In one respect, our attempts at RedMonk to quantify developer behaviors are no different than our qualitative research: we go to where the developers are. But for our purposes, not all developer communities are created equal.
Whether we’re examining GitHub, Hacker News, Ohloh, Popcon, Stack Overflow or another developer environment, we’re most interested in communities we believe to be predictive. Surveying conservative enterprise buyers, for example, recalls the (apparently apocryphal) Henry Ford maxim: “If I’d asked my customers what they wanted, they’d have said a faster horse.”
That being said, it’s useful to understand what the differences are – if any – between more aggressive and more conservative technical communities. To explore a more representative sample, rather than the self-selected audiences we typically focus on, I used Google Community Surveys.

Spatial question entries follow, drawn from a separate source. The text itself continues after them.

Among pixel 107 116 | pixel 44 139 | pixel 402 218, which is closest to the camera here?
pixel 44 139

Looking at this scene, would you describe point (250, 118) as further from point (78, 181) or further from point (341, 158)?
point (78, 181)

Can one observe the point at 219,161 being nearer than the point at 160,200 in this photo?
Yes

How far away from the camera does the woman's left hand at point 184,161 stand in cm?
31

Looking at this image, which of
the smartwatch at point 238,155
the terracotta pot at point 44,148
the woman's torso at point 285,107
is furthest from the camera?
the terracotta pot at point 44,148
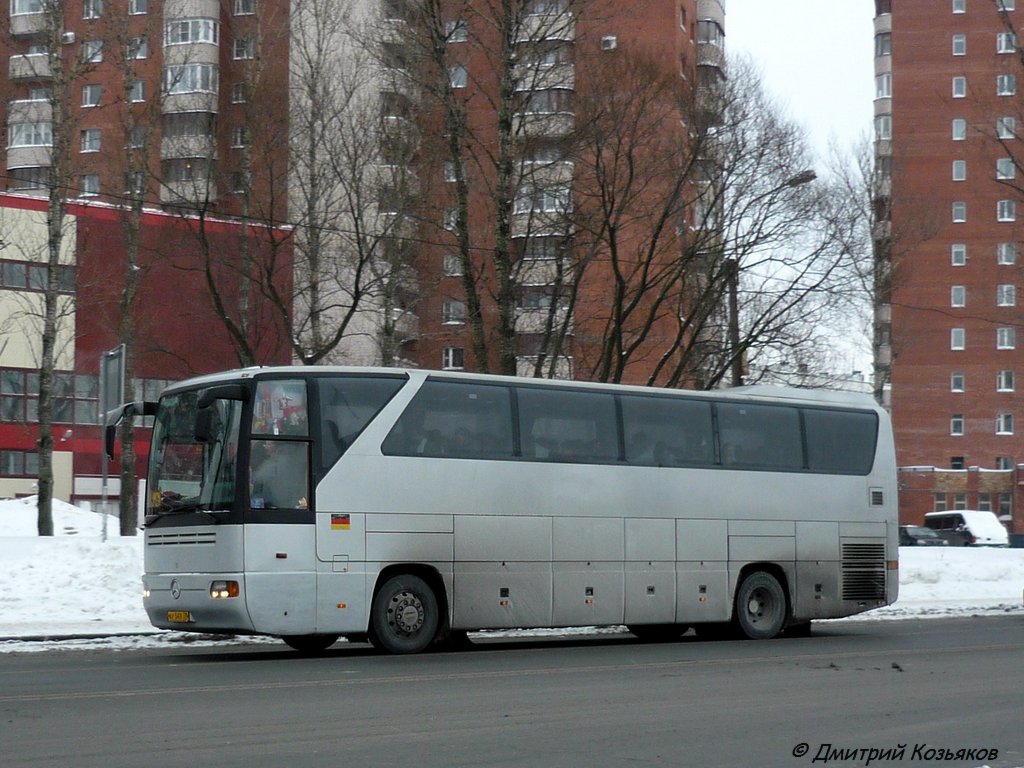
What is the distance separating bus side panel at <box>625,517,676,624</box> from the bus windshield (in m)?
5.87

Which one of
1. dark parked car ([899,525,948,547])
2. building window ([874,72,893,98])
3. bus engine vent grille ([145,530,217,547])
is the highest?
building window ([874,72,893,98])

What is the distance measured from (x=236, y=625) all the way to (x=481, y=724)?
6.87 metres

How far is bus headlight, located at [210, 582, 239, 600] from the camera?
17125mm

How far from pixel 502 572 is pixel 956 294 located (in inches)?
3223

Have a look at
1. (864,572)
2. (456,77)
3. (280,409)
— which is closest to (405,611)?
(280,409)

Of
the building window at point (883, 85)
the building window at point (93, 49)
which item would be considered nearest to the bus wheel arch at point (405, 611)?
the building window at point (93, 49)

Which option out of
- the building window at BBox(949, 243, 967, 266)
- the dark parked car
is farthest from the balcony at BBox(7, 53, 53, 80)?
the building window at BBox(949, 243, 967, 266)

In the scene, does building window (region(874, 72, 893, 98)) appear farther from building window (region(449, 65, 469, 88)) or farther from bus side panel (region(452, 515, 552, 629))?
bus side panel (region(452, 515, 552, 629))

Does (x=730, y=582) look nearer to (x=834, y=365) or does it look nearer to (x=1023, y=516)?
(x=834, y=365)

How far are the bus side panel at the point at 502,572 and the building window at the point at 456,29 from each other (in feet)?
47.7

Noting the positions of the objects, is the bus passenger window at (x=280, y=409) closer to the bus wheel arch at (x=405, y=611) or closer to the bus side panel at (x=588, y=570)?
the bus wheel arch at (x=405, y=611)

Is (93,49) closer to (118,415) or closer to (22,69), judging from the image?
(22,69)

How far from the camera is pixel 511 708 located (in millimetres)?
11906

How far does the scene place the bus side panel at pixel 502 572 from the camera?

The screening question for our audience was simple: “I am a software developer.” Those who answered “Yes” were asked a second question: “I use a Distributed Version Control System (DVCS) such as Git rather than a centralized alternative such as CVS or Subversion.” The question’s neutrality is arguable, and it obviously doesn’t allow side by side usage, but the primary intent is to elicit preferences.
Previously, an examination of Ohloh’s repositories indicated that amongst that sample of open source projects, 31% were using some form of decentralized version control systems (DVCS) against 67% employing centralized alternatives (~2% were undetermined). The question was how this usage pattern compared against a more random sample of the developer population at large.
The answer was, in general, that it appeared generally inline with average developer preferences.
Those who answered both questions yielded a sample size of several hundred software developer respondents. Of these, over a third (35%) reported using DVCS against 65% leveraging centralized systems such as Subversion. It’s somewhat interesting that a random sample is more aggresive in their usage of DVCS tools than a presumably technically sophisticated audience of open source developers, but one likely explanation is that Ohloh’s surveyed repositories include a substantial number of artifact projects for whom the costs of migrating to DVCS are not justified, and thus the actual traction for decentralized tools in that dataset is underreported.
Whatever the explanation, the fact that the DVCS traction reported previously in our specialized source is corroborated by a random sample is interesting. If we assume, as speculated above, that DVCS traction is systemically underreported, this may support the hypothesis that the developer communities we survey are in fact predictive of general adoption.
In addition to providing general answers, the Google survey included some interesting demographic data. Inferring age, gender, income and so on, Google breaks down respondents by category. Some, such as distribution of answers by income, were of insufficient sample sizes to even be worth reporting. And while Age and Gender are not technically statistically significant, the number of respondents (several dozen to multiple hundred, depending) was enough to make the ansewrs interesting.
Amongst our population, here is the breakdown of DVCS usage by Age.
DVCS usage trends for age were generally predictable: younger developers were more likely (by almost 10%) to use DVCS. Interestingly, however, the DVCS usage proved most popular by the elder segment of the younger group: respondents 35-44 were the most likely to use DVCS out of any age group (41.3%). DVCS was next most popular with developers aged 18-24 (38%) and was least popular with developers 65 and over (24.1%).
Again, the numbers must be taken with a grain of salt because of the lack of technical statistical significance, but they’re interesting nevertheless. Gender was even more so.
For reasons that are unclear, in this sample men were almost 10% more likely than women to use DVCS systems. As mentioned, the results cannot be projected to a general population because of the sample size, but the numbers in each case were better than a hundred. No obvious explanations present themselves for these results, presuming that they reflect an actual trend and are not the product of mere sample size issues.
In any event, this data – small sample size caveats and all – suggests that DVCS adoption is not an artifact of the predictive communities we focus on, and is indeed a real trend amongst the larger developer population. Vendors would do well to plan accordingly.